Document section -
● ● ●

A group of Democratic senators have revisited a long-dormant effort to broaden the bargaining unit of administrative law judges at the Social Security Administration, buoyed by recent guidance from the Biden administration aimed at encouraging collective bargaining at federal agencies.
In 2007, then-Social Security Commissioner Michael Astrue created the agency’s National Hearing Center, a cadre of administrative law judges who would parachute into regions with a long backlog of disability claims, but he left the component’s employees outside of the ALJ bargaining unit at the Office of Hearing Operations, which is represented by the Association of Administrative Law Judges.
In 2011, the Federal Labor Relations Authority sided with Astrue, finding that although National Hearing Center judges had nearly identical job duties, they were management officials because they supervised decision writers. That said, the FLRA also found that the agency committed unfair labor practices by exhibiting hostility toward the union and failing to notify the group of the component’s creation.

● ● ●

Information supplied -
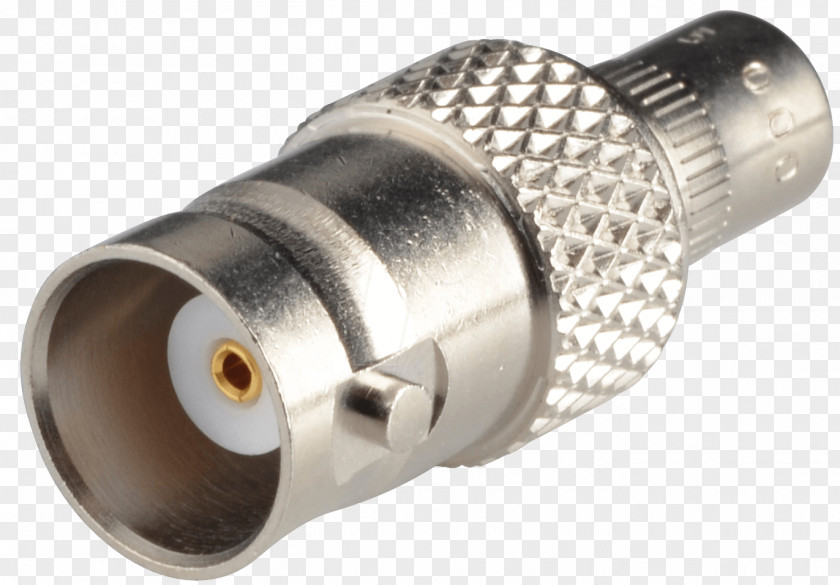 Receptacle Coaxial Cable BNC Connector Characteristic Impedance Adapter Electrical PNG
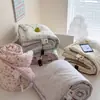Funda de edredón pequeña floral estilo coreano 100% algodón para individual o matrimonial, lavable a máquina, engrosada para abrigar en primavera y otoño, núcleo de edredón de invierno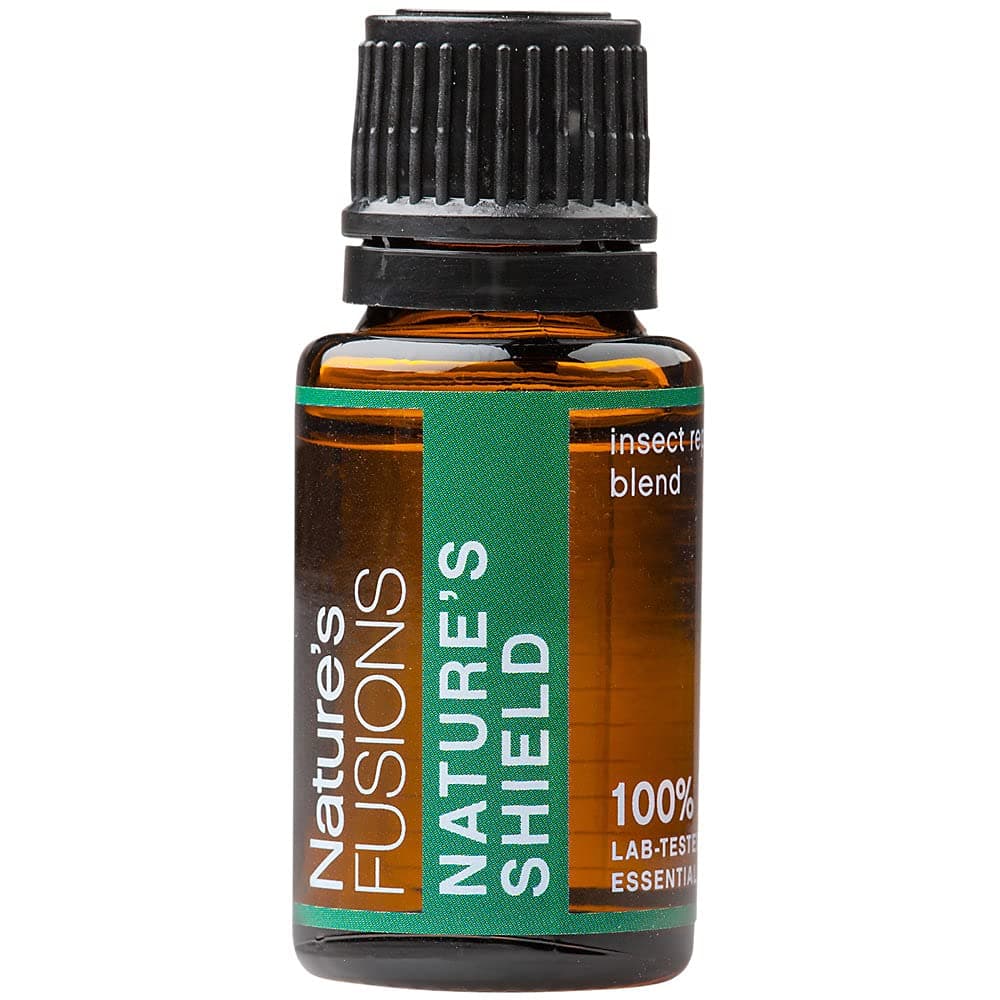 Nature's Fusions Nature's Shield, 100% Pure and Natural Essential Oil Blend for Aromatherapy and Topical Use, .5 Fl Oz (Pack of 1) (15 mL)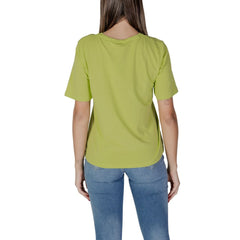 B.Young Green Cotton T-Shirt -   -  B.Young.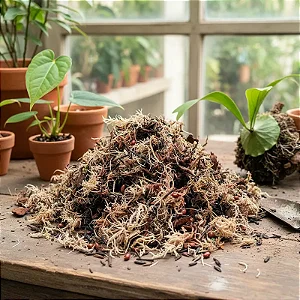 Substrato Especial para Platycerium Antúrio Samambaia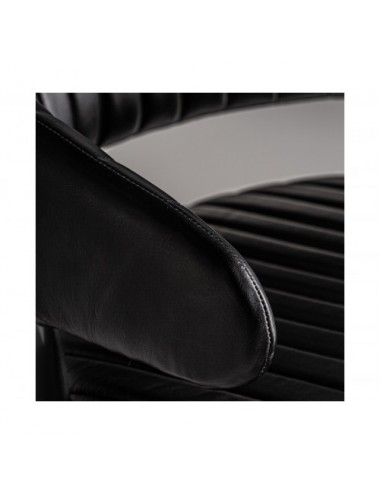 Silla Jarpen Piel 54x59x76 Estilo Vintage - 6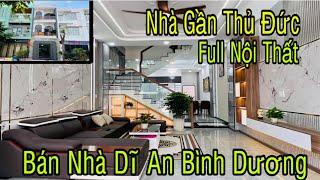 Bán Nhà Dĩ An Bình Dương | Nhà Gần Linh Xuân thủ Đức | Bán Nhà Chính Chủ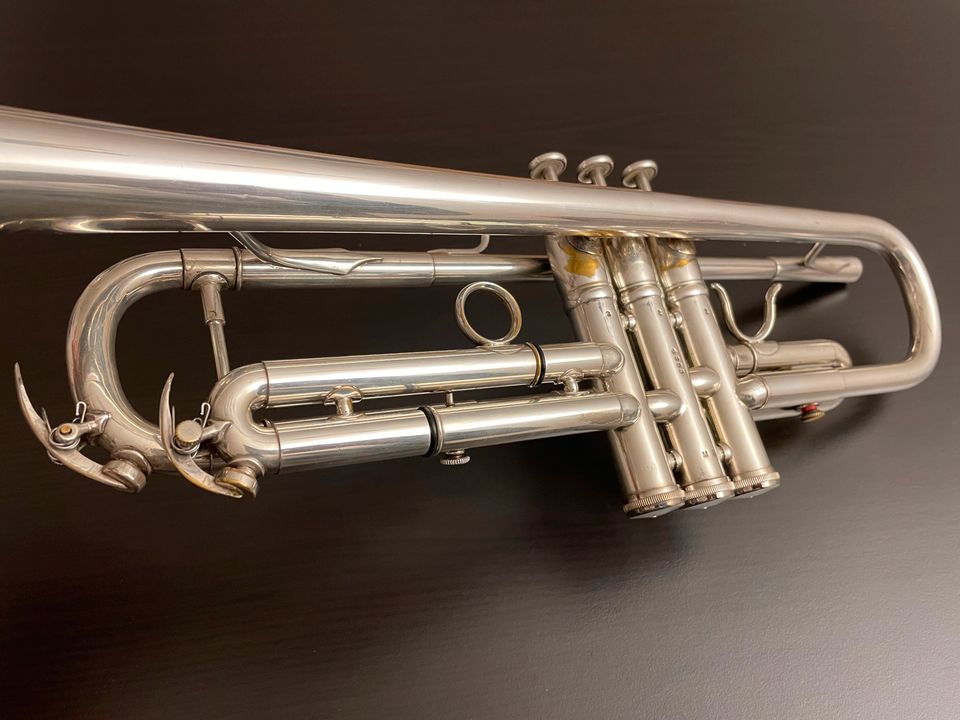 Calicchio S1 Trompete versilbert trumpet John R. Duda in München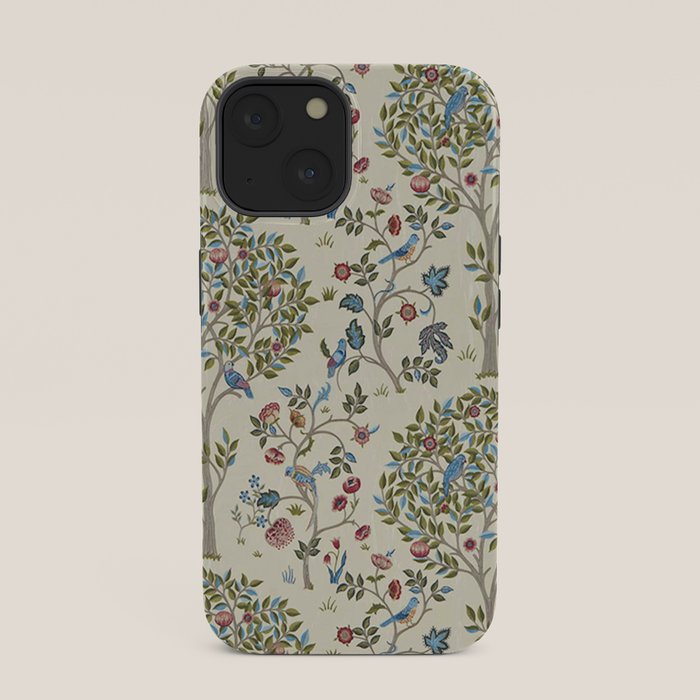 William Morris Vintage Kelmscott Tree Orchard iPhone Case Gallery Image 33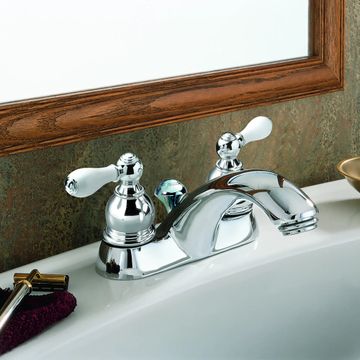 Hampton 2-Handle 4 Inch Centerset Bathroom Faucet by American Standard - view 3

● ● ●

Prompt A -
Answer these questions using the article on Social Security judges:
(i) In what year did Michael Astrue create the National Hearing Center?
(ii) Which organization represents the ALJ bargaining unit at the Office of Hearing Operations?
(iii) According to the Federal Labor Relations Authority, whom did National Hearing Center judges supervise?
Prompt B -
Write out the passage of the article on Social Security judges starting with "A group of Democratic" and going on through "at federal agencies.", switching "senators" to "lawmakers".

Task answer A -
(i) 2007
(ii) The Association of Administrative Law Judges
(iii) Decision writers

Task answer B -
A group of Democratic lawmakers have revisited a long-dormant effort to broaden the bargaining unit of administrative law judges at the Social Security Administration, buoyed by recent guidance from the Biden administration aimed at encouraging collective bargaining at federal agencies.